I've debated this question recently with several people, including a couple of members of the Orioles organization.

Those who say yes talk about Martinez's ability to pound left-handed pitching. The switch-hitter batted .400 against southpaws this year with an astonishing 1.173 OPS and is a career .301 hitter against lefties. Hitting lefties has been a huge issue in recent years with the Orioles, and it will continue to be problematic in a division that includes David Price, CC Sabathia and Jon Lester.


They mention his offensive consistency, pointing out that the 31-year-old has hit 20 or more homers in five of the past seven seasons, and batted .300 or better five times during that span. He has also driven in 100 or more runs three times.

And finally, they bring up what a complete pro Martinez is and how much the Orioles' clubhouse needs an intense, no-nonsense personality, a player who isn't afraid to get into other players' faces and hold teammates accountable.

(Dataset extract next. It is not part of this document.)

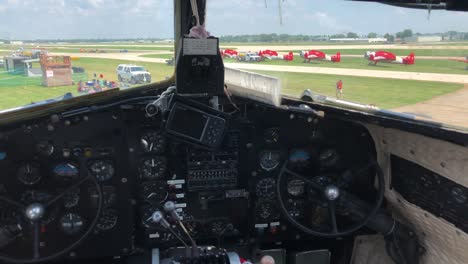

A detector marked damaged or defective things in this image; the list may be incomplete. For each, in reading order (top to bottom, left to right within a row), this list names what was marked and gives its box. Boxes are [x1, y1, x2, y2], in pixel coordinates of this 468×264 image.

cracked windshield [0, 0, 466, 128]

Then, there are those who point to his numbers and conclude that they wouldn't constitute great production coming from a first baseman. Martinez hit .302 for the Boston Red Sox this past season with 20 homers and 79 RBIs. For a catcher, that's great production. For a first baseman, the position he would play if he were to sign with the Orioles, those numbers wouldn't look as impressive -- though the Orioles would probably be thrilled with them when you consider what they have been getting from first base in recent years.

Those against signing him maintain that he has never been an everyday first baseman and his defense would be a question mark. They also question the logic of giving a lucrative four- or five-year deal, which the Orioles surely would have to do to bring the coveted free agent to Baltimore, to a close-to-32-year-old with a ton of wear-and-tear on his body from being behind the plate all these years.

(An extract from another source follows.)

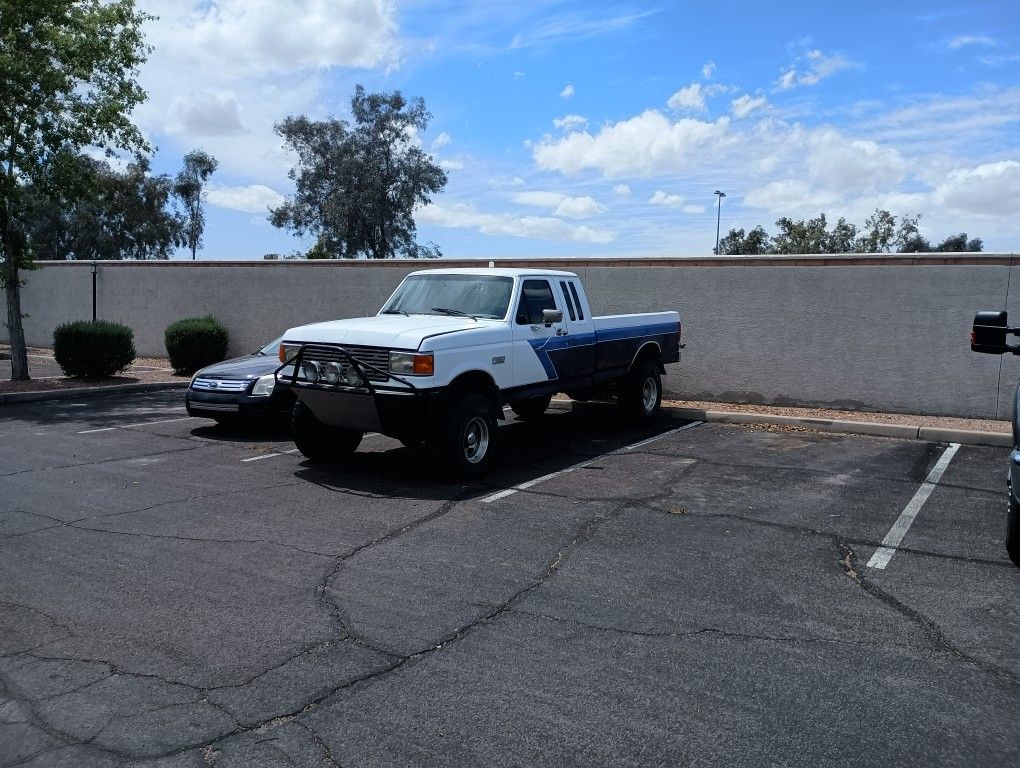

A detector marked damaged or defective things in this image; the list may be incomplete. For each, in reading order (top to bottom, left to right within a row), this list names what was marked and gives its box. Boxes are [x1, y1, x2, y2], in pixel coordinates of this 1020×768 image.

cracked asphalt [0, 392, 1016, 764]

I see both sides, though I've always liked and respected Martinez and you simply cannot debate that he would be a significant upgrade in the lineup, though not the feared cleanup hitter the Orioles so desperately need.

However, the only opinions that matter come from Peter Angelos, Andy MacPhail, Buck Showalter and the rest of the Orioles' decision-makers. By all accounts, they are very high on Martinez and he is one of their top offseason priorities. They have let his agent know just that.

Still, they remain a sizable underdog to signing him. Martinez reportedly still wants to catch regularly, and he wouldn't do that in Baltimore with Matt Wieters here. The Red Sox, Texas Rangers and Detroit Tigers all want Martinez, and he would probably catch for all three. It stands to reason that the Orioles would have to go above and beyond and blow everybody else's offers out of the water to land Martinez, and their track record doing that is not very good.